Esta forma fraccionada de leer nos conduce a muchos errores, además de que resta enormemente el valor a lo expresado. En una lectura rápida y a brincos no es posible hallar el disfrute profundo, y posiblemente ello explique en buena parte la pérdida de afición lectora. Al no encontrar un goce en la exploración de las palabras, es lógico suponer que un texto no represente algo deseado.
Lo que los especialistas han llamado “hiperinformación” se halla en el fondo del problema. Es tal la cantidad de contenidos a los que podemos tener acceso en un momento dado, que simplemente los revisamos a vuelo de pájaro, sin entrar en detalle. A ratos nos sentimos rebasados por la abundancia de temas y las opiniones derivadas de cada uno de ellos. Tanto, que quizás nos bloqueamos por mera salud mental. Cuando lo más sano sería navegar, elegir qué vamos a leer, hacerlo con toda la atención puesta en ello y finalmente concluir si esa lectura fue verosímil y si nos aporta algo a nuestra vida personal. De otra manera llegará un punto en que nos angustiemos bajo noticias catastrofistas y huecas.
Nuestro tercer milenio se caracteriza, en gran medida, porque todos llevamos prisa siempre. Nos proponemos mantenernos continuamente ocupados, sin tiempo para un respiro, y como si nos vinieran correteando, procuramos llevar a cabo nuestras tareas en el menor tiempo, tantas veces sacrificando la calidad de lo que hacemos. Justo eso mismo sucede cuando nos enfrentamos a la palabra escrita, leemos con descuido y escribimos de manera arrebatada, sin detenernos a pensar las consecuencias que una y otra acción llegan a generar en nuestro diario actuar.

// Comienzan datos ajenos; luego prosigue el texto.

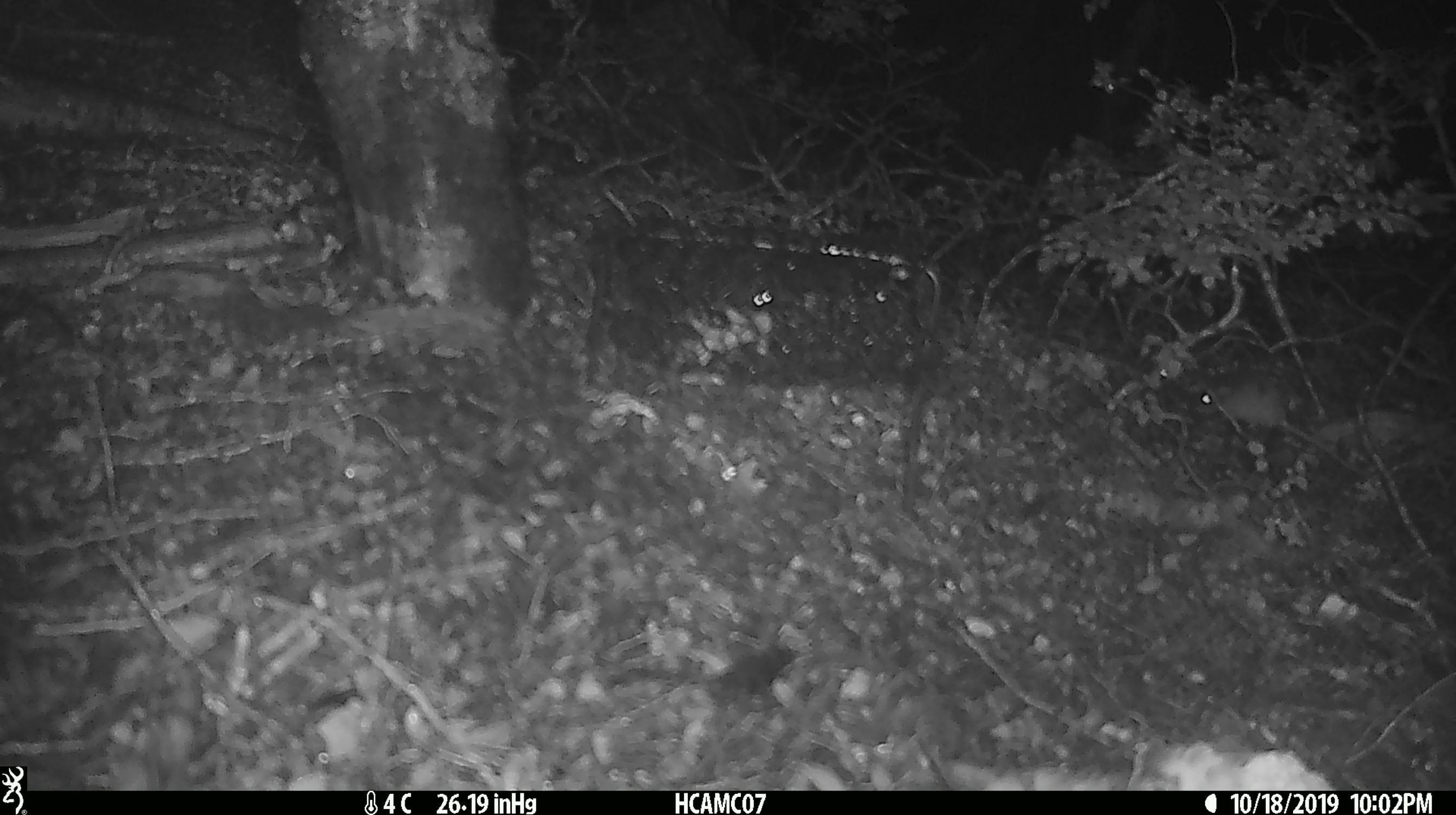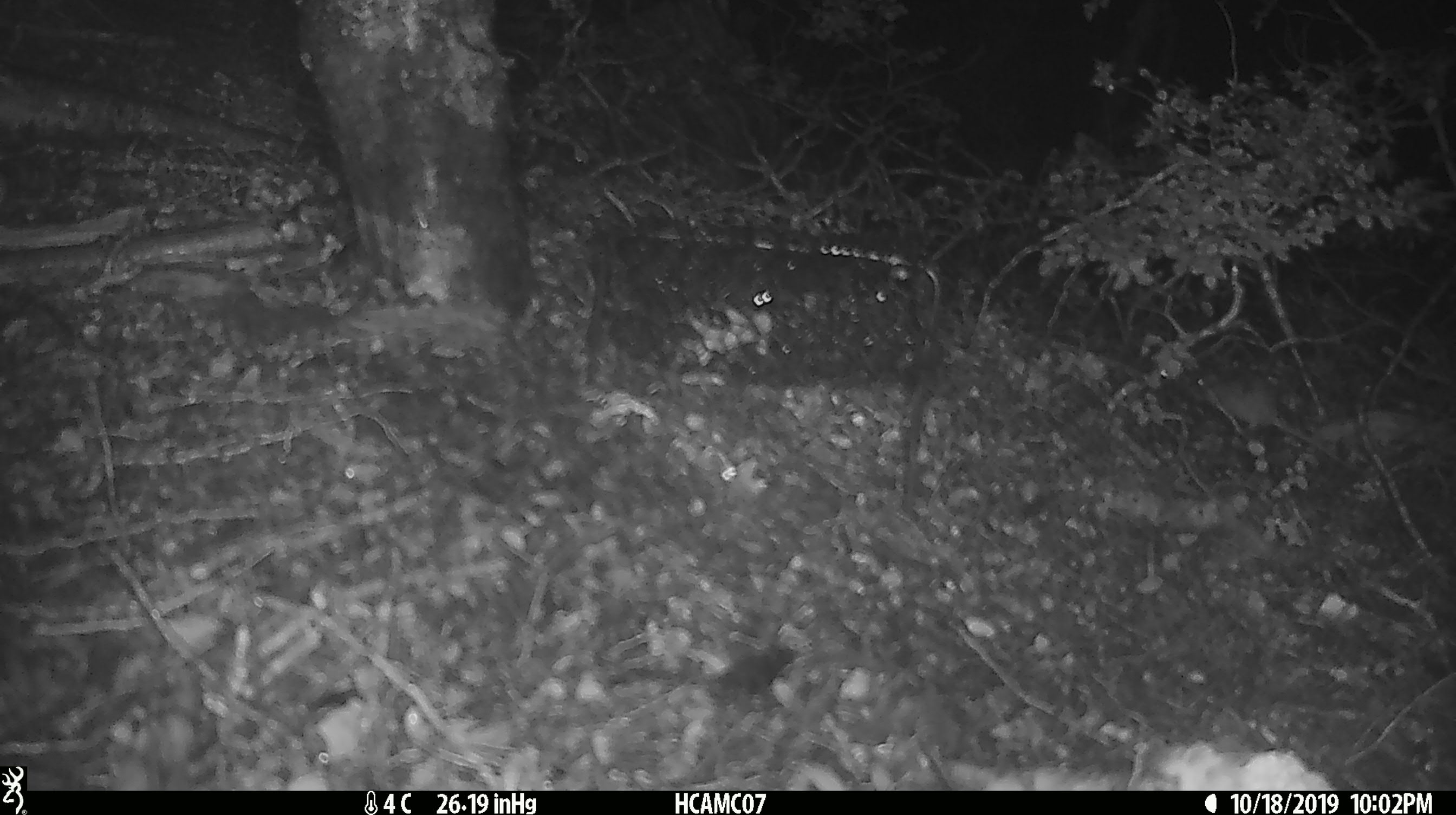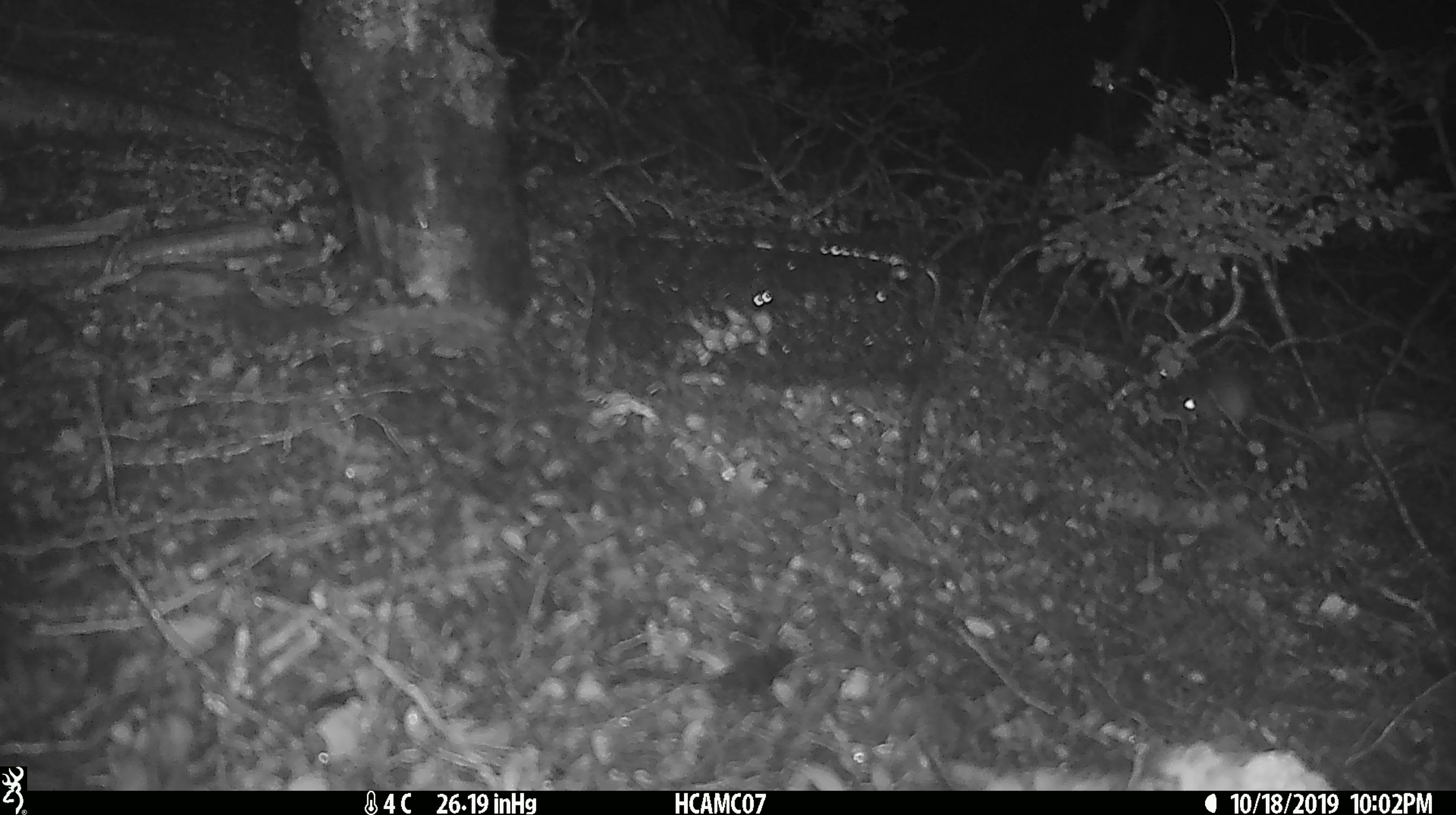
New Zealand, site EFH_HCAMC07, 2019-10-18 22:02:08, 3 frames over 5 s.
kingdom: Animalia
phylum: Chordata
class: Mammalia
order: Rodentia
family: Muridae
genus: Mus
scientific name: Mus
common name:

Cuando tenemos oportunidad de revisar algunos libros de texto de hace cincuenta o cien años, descubrimos unas ediciones bellas, ilustradas con viñetas, en las cuales las ideas corrían de manera fluida del escritor a los ojos del lector, para brindarnos lecciones que, me atrevo a decir, habrán quedado grabadas para siempre en nuestra mente y en nuestro corazón. Esos libros son verdaderas joyas literarias que, por desgracia, ahora son piezas de museo. En ellos, los que ya tenemos cierta edad, aprendimos a descubrir el mundo de nuestros mayores, ese mundo al cual en un futuro habríamos de aterrizar. Hoy en día las cosas han cambiado, los textos son interactivos, ya no llevan esa impronta personal de los creadores y editores. Observo con nostalgia estos cambios que, si de hecho son necesarios, habrán roto para siempre con la magia de quienes dábamos vuelta a la hoja de papel revolución para toparnos con un grabado o un texto que nos hacía transportarnos, en el tiempo y el espacio, a explorar otros mundos.

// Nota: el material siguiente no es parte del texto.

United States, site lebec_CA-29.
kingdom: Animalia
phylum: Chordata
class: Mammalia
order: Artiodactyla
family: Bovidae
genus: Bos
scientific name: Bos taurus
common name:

La actualidad se impone, ni qué dudarlo, con un coste emocional que vamos pagando. Lo que en otros tiempos dejábamos a la imaginación, hoy lo tenemos frente a los sentidos de manera tangible. Lo que se ha ganado en información se ha perdido en ilusión por descubrir y ahijar el material que los maestros compartían con nosotros.
La palabra es la gran saeta para el cambio. Exige calidad, precisión al lanzarla y correcta interpretación al recibirla, para que la comunicación se cumpla. ¿Qué pasaría si, en lugar de dejarnos inundar con información de la red, nos volvemos selectivos en los contenidos que leemos? ¿Qué, si restamos carga de emoción a los materiales alarmistas y sin fundamento? ¿Qué, si otorgamos a la palabra escrita su justo valor como herramienta de comunicación real y certera?
Todos tenemos un llavero vital. La palabra escrita es una llave que abre infinidad de puertas. Cada uno de nosotros decide cuáles.